Assignment - Your answer must be an exact copy of the records below, with no pictures in it.

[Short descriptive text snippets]
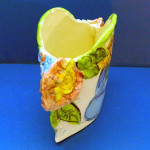 Cammie Loves Her Flowers Tapawingo Vase by Sue Bolt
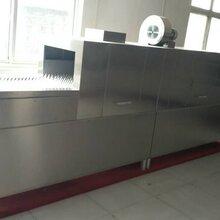 迪贝西-通道式洗碗机
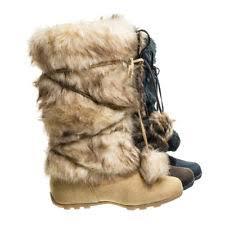 womens boots ebay australia black mukluk boots ebay
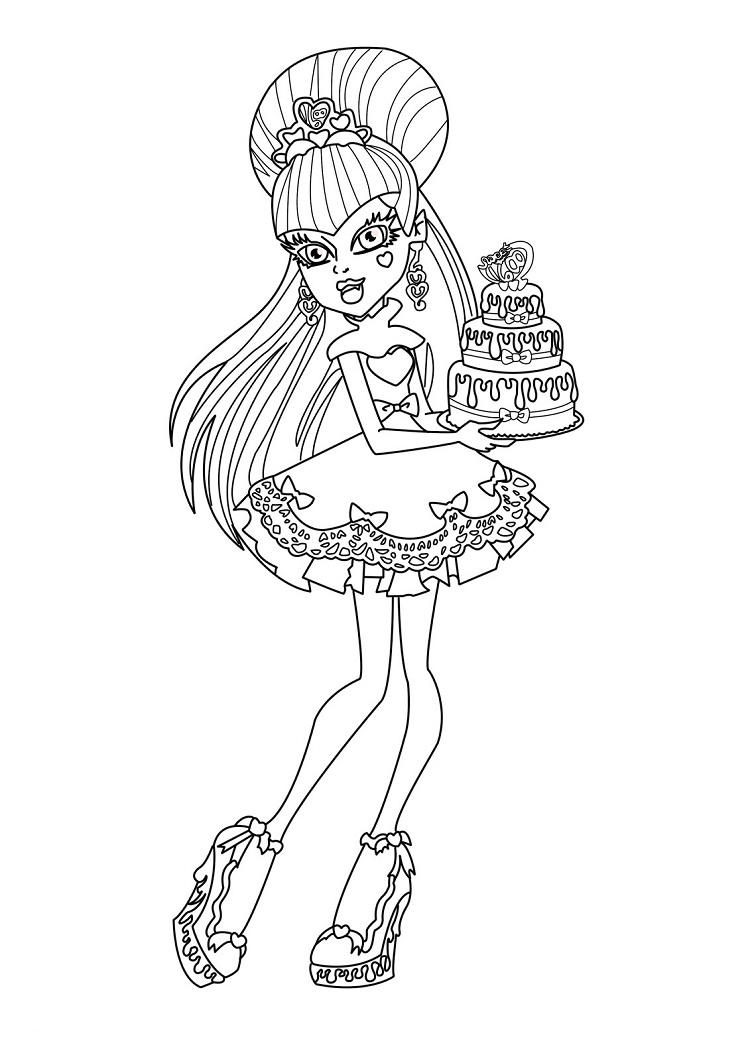 Monster High Happy Birthday Coloring Pages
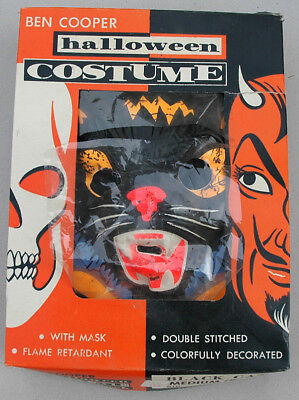 Vintage Ben Cooper Flashy the Cat Halloween Mask and Costume in Box c.1960's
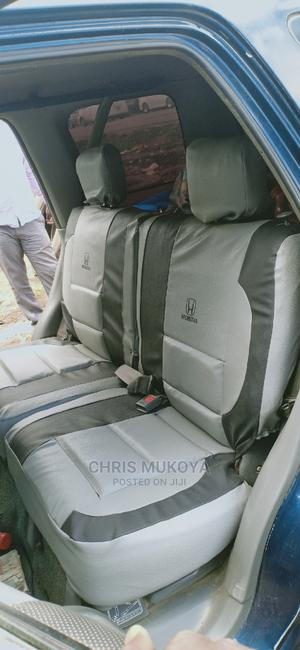 Peobla Car Seat Covers   Vehicle Parts & Accessories for sale in Nairobi, Utawala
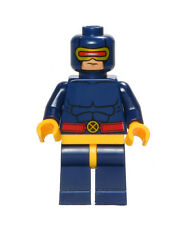 LEGO 76022 Superheroes Marvel X-Men Cyclops Minifigure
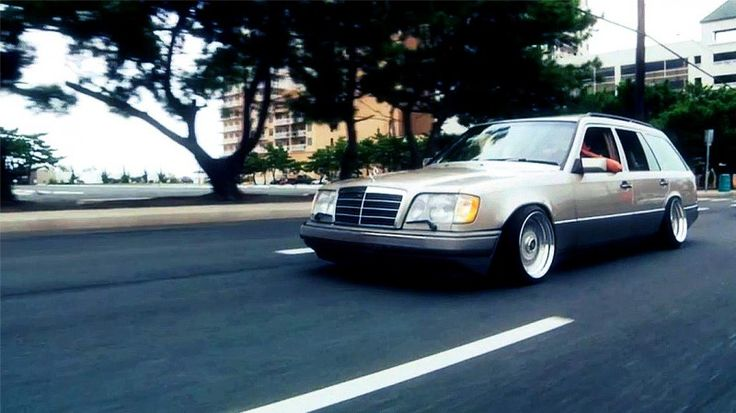 22 Best 124w Images On Pinterest Car Mercedes Benz And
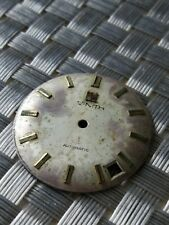 vintage used Zenith watch dial for automatic movement for parts
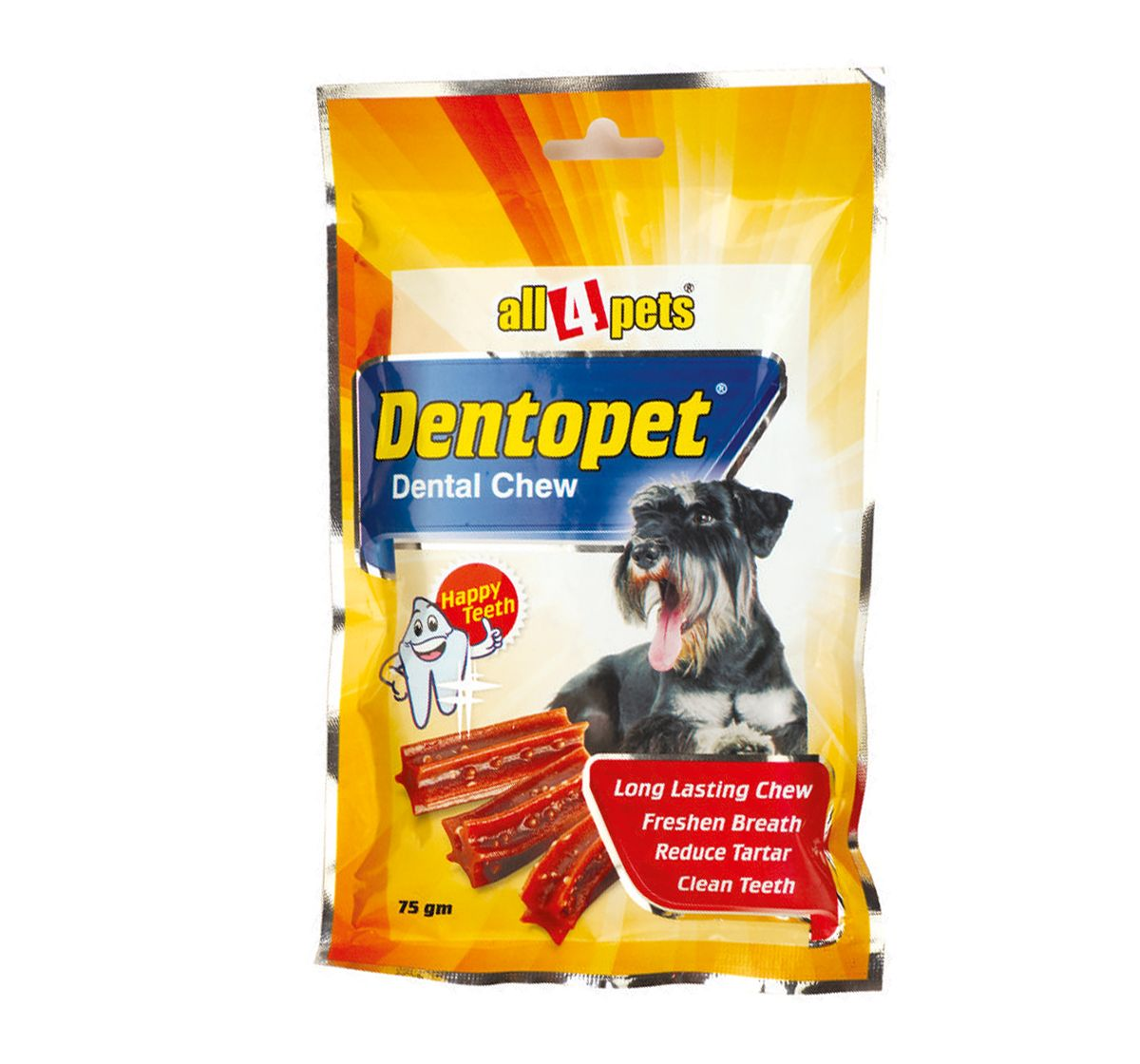 Dog Chew Dentopet 75 Gm Giving Your Pet A Cleaner Teeth And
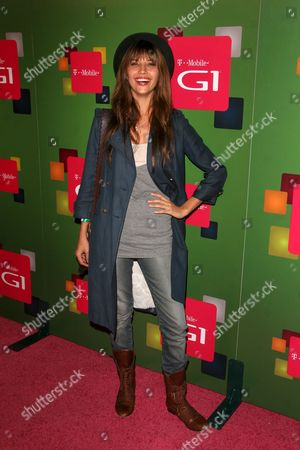 Editorial picture of T-Mobile G1 launch party in Hollywood, Los Angeles, America - 17 Oct 2008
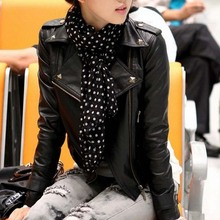 W4045 fashion zipper rivet pu leather jacket lady coat online shopping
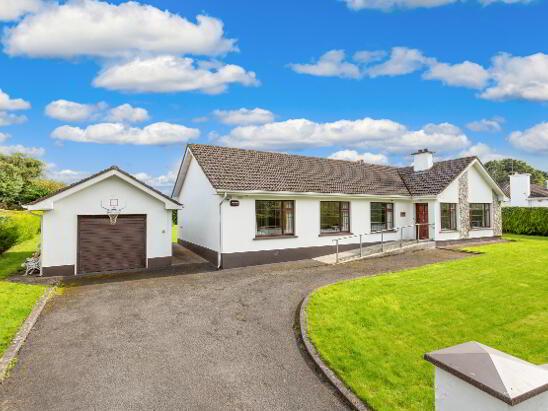 Photo 1 of 5 Allendale, Kilmainham, Kells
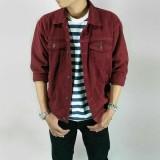 Berapa Harga Jaket Jeans Denim Casual Pria Maroon Di Jawa Barat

Task solution -
 Cammie Loves Her Flowers Tapawingo Vase by Sue Bolt
 迪贝西-通道式洗碗机
 womens boots ebay australia black mukluk boots ebay
 Monster High Happy Birthday Coloring Pages
 Vintage Ben Cooper Flashy the Cat Halloween Mask and Costume in Box c.1960's
 Peobla Car Seat Covers   Vehicle Parts & Accessories for sale in Nairobi, Utawala
 LEGO 76022 Superheroes Marvel X-Men Cyclops Minifigure
 22 Best 124w Images On Pinterest Car Mercedes Benz And
 vintage used Zenith watch dial for automatic movement for parts
 Dog Chew Dentopet 75 Gm Giving Your Pet A Cleaner Teeth And
 Editorial picture of T-Mobile G1 launch party in Hollywood, Los Angeles, America - 17 Oct 2008
 W4045 fashion zipper rivet pu leather jacket lady coat online shopping
 Photo 1 of 5 Allendale, Kilmainham, Kells
 Berapa Harga Jaket Jeans Denim Casual Pria Maroon Di Jawa Barat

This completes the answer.